#### [WHAT IS EXPECTED]
Repeat verbatim every line of the material, beginning at the line that holds "In the image, does" and ending at its last line.

#### [LISTED RECORDS]
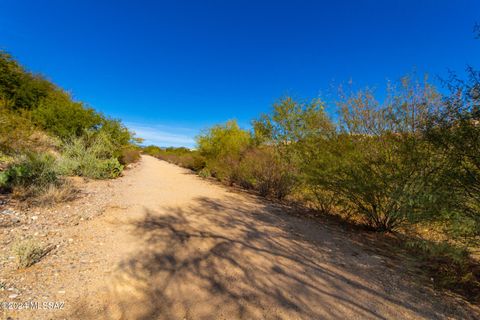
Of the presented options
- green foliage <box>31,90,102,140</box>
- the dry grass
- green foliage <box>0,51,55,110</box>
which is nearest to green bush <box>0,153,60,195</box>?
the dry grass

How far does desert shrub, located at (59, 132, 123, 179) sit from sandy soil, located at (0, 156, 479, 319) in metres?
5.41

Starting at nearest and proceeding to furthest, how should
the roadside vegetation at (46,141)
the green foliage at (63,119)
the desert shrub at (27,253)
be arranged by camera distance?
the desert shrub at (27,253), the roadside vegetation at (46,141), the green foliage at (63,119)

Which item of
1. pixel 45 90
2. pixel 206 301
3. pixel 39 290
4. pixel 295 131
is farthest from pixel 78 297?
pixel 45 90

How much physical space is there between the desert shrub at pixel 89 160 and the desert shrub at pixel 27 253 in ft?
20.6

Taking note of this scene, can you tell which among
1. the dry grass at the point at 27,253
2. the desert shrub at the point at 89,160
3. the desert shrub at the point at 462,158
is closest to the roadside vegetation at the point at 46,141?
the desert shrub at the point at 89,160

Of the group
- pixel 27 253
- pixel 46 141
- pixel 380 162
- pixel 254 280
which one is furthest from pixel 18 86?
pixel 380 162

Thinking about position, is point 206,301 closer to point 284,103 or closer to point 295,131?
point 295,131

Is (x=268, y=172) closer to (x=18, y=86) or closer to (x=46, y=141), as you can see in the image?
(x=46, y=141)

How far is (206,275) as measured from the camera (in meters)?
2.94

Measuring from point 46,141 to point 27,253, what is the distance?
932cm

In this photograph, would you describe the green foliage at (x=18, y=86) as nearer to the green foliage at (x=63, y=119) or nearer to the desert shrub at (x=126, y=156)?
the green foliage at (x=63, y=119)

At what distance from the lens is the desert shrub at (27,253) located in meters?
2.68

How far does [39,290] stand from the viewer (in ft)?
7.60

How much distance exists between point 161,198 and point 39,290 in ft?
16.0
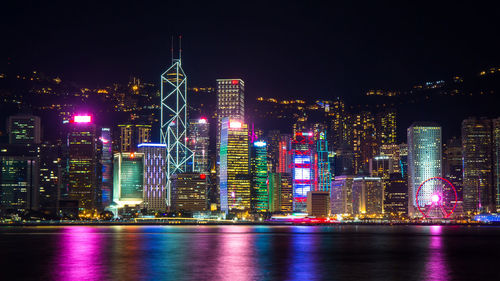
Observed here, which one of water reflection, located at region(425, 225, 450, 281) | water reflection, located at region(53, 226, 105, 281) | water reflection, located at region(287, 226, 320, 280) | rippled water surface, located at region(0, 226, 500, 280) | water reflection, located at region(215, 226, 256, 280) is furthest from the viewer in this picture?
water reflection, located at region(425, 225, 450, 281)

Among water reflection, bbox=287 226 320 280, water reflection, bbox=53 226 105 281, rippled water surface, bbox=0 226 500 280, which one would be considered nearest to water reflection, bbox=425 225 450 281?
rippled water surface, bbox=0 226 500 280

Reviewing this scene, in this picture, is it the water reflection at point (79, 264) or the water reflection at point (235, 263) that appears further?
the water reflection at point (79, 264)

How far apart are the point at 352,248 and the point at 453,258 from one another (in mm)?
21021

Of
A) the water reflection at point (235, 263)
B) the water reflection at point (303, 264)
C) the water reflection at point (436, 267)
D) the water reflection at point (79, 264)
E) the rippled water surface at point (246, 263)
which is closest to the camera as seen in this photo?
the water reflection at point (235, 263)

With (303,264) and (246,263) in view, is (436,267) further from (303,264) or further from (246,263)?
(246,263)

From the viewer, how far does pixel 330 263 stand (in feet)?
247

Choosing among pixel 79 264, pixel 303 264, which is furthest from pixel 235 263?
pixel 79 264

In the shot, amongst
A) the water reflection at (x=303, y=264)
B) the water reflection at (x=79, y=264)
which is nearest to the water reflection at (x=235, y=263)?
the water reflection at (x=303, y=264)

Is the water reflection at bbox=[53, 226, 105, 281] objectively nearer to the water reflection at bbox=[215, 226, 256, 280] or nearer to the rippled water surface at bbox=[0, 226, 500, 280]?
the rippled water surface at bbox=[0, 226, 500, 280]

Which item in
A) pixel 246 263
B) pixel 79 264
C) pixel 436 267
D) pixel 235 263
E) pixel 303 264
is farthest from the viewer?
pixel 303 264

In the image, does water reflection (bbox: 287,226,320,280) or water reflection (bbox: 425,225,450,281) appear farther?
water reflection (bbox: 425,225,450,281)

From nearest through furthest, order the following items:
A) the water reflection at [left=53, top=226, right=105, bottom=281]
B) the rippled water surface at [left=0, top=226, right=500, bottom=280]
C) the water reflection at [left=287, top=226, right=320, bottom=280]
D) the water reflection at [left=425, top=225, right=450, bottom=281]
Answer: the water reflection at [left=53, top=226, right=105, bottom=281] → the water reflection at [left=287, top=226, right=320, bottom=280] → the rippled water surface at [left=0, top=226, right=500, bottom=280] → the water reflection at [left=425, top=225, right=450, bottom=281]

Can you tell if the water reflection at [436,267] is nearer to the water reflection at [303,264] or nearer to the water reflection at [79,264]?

#### [OUTPUT]
In the image, does water reflection (bbox: 287,226,320,280) or water reflection (bbox: 425,225,450,281) appear farther?
water reflection (bbox: 425,225,450,281)

From nearest through furthest, order the following items:
A) the water reflection at [left=53, top=226, right=105, bottom=281]
B) the rippled water surface at [left=0, top=226, right=500, bottom=280]
C) the water reflection at [left=287, top=226, right=320, bottom=280]
D) the water reflection at [left=425, top=225, right=450, bottom=281]
Answer: the water reflection at [left=53, top=226, right=105, bottom=281] → the water reflection at [left=287, top=226, right=320, bottom=280] → the rippled water surface at [left=0, top=226, right=500, bottom=280] → the water reflection at [left=425, top=225, right=450, bottom=281]

Can you tell if the water reflection at [436,267] is nearer to the water reflection at [303,264] or nearer to the water reflection at [79,264]?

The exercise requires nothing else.